Note to horror movie screenwriters and directors:
* Children’s songs aren’t automatically frightening, nor are they an original addition to your shitty movie.
* A lot of us live in rural areas, and are still trying to figure out why you seem to think farmhouses and cornfields are so fucking scary. "He Who Walks Behind the Rows" is a guy named Bob. He’s still making payments on his tractor and he watches "America’s Got Talent". He’s not going to chase you; he’s too fucking fat.
* Most murderers don’t wear a mask from the dollar store. Have you ever put on a mask from a dollar store? You can’t see shit. How are you supposed to hunt down and kill a bunch of people all by yourself if your field of vision is three feet wide?
* I still hate you.
Quite liked the look of that. I guess when they bought their remotely located house the vendors neglected to mention that their nearest neighbours were actually all maniacs. I bet cellphone signals aren’t too reliable there either.
Ummm, Star Trek VI: The Undiscovered Sucky?
Perfect, just what we need a movie about strangers…wait a second. Perfect…
Srangers
sounds vagely familiar.
Ice cream truck songs are scary:http://blog.wfmu.org/freeform/2006/06/ice_cream_truck.html
Ok, my name will now be Eibswi. Or Ersmoz. i cant decide.
Thanks for the
nominationwelcome accolades.Come on, Stone, we both know that post is too long. Just like my dick.
I even tried to keep it short.

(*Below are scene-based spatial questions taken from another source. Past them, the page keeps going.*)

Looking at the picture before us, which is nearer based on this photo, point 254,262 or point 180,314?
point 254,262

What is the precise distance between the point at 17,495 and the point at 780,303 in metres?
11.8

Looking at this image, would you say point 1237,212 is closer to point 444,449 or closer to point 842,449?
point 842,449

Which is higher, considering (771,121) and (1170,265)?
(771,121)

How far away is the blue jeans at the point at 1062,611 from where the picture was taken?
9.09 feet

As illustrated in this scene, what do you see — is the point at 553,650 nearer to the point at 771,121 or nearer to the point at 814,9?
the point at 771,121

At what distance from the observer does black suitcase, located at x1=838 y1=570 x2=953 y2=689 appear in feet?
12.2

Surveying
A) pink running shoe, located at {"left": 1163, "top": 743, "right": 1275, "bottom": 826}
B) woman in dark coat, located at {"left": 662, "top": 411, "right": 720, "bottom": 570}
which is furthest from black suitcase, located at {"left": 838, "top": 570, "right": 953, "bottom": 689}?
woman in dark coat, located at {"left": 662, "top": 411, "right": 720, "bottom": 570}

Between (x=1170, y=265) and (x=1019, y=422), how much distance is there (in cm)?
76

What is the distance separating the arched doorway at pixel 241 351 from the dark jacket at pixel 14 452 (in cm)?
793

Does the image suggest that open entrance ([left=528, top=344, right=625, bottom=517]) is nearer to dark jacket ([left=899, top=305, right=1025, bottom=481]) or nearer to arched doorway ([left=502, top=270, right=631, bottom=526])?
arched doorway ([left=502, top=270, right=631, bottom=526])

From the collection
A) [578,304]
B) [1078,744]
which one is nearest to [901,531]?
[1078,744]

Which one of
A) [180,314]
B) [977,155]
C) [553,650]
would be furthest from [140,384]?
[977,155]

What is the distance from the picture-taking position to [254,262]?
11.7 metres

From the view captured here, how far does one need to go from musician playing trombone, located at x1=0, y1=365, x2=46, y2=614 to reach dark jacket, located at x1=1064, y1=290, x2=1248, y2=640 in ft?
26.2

Just like my dick.
I am with Robo on this one.
i’d do horrible terrible unmentionable things to liv tyler
Do you know what the scariest thing in rural areas are?
City folk.
Well, and the animals we fuck before we slaughter them. (Yeah…before…)
I never hoped I’d see the day when I actually got grossed out about the thought of Liv Tyler and Jennifer Love Hewitt making out.
i’d do horrible terrible unmentionable things to liv tyler
Zog agree. Zog like Zog women like Zog like Zog coyote – biting, scratching, and yelping.
I’d do horrible things to Liv Tyler, like staple her beefy paws to a treadmill and set it on "endurance."
these pretzels are making me thirsty
i’d do horrible terrible unmentionable things to liv tyler
Too late. Gravity and pudding beat you to it.
Does the coyote in Zog’s life buy his anti-roadrunner devices from ACME or a more reliable manufacturer? H’mm, what did Wil E use for money? I guess he had good credit. Bet his insurance premiums were high though.
She has really beautiful skin…and now it might fit you.
Wil E. Coyote got all of his props through use of the same letter he always sent to them
"Dear ACME,
Please send me [instert gadget name here].
As usual, I do not intend to pay as I am a fucking coyote. however, if you do not give me [insert gadget name here], I will come to your warehouse and bite your fucking face off because I’m a goddamned coyote.
Sincerely,
Wil E. Coyote
P.S. I am a coyote"
Coyote in Zog life for approximately 6 hours. Zog hunt. Zog eat. Zog poop. No more coyote.
Zog have collection of coyote size roller skates Zog sell on ebay.
Rocket powered roller skates? *gasps* Be still my beating heart. Time to put my deceased uncle’s credit card to good use.
new post
I would have been all over that but they filled their quota with the breakdancers. I’m more of the flamboyant DJ/comic relief/weed dealer kind.
Come on, people, everyone acknowledges that Liv Tyler has the look of a waterhead or someone whose parentage was heavily into the intoxicants, don’t they?
God, she looks like a fucking retard. Why doesn’t everyone talk about this?